Evidence for protein kinase C as a regulator of intestinal electrolyte transport.

We examined the possibility that the Ca2+-and phospholipid-dependent protein kinase, protein kinase C, may regulate intestinal electrolyte transport. By use of two active phorbol esters, known activators of protein kinase C, we studied the secretory response in rat small intestine. In the in vivo enteropooling assay, 4 beta-phorbol 12-myristate 13-acetate given by gavage produced intestinal fluid secretion and accumulation comparable with that of known secretagogues. The response was dose dependent and only partially blunted at higher doses by atropine. Known inactive phorbol esters failed to elicit a secretory response. In Ussing chamber preparations, 4 beta-phorbol 12,13-dibutyrate applied on the serosal side produced a dose-dependent increase in short-circuit current (Isc). This response was totally dependent on the presence of Cl ion, and as seen in vivo atropine only partially attenuated the Isc response to high concentrations of phorbol ester.

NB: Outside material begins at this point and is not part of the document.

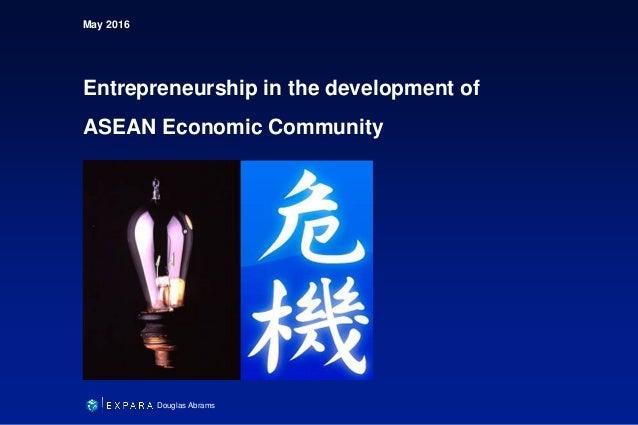 May 2016 Entrepreneurship in the development of ASEAN Economic Community Douglas Abrams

Only a minimal increase in Isc was observed when the ester was applied to the mucosal side. Protein kinase C was found to phosphorylate the microvillus membrane of the enterocyte, and the phosphorylation was stimulated by phorbol ester in a concentration-dependent manner. Two membrane proteins of Mr 51,000 and 46,000 were the primary substrates of the enzyme. These studies demonstrate that phorbol esters, specific activators of protein kinase C, elicit the secretory response in rat small intestine both in vivo and in vitro and that this response is mediated by an increase in Cl ion secretion. Furthermore, protein kinase C-mediated phosphorylation of specific microvillus membrane proteins suggests that protein kinase C may modify the functional state of the microvillus membrane of the enterocyte.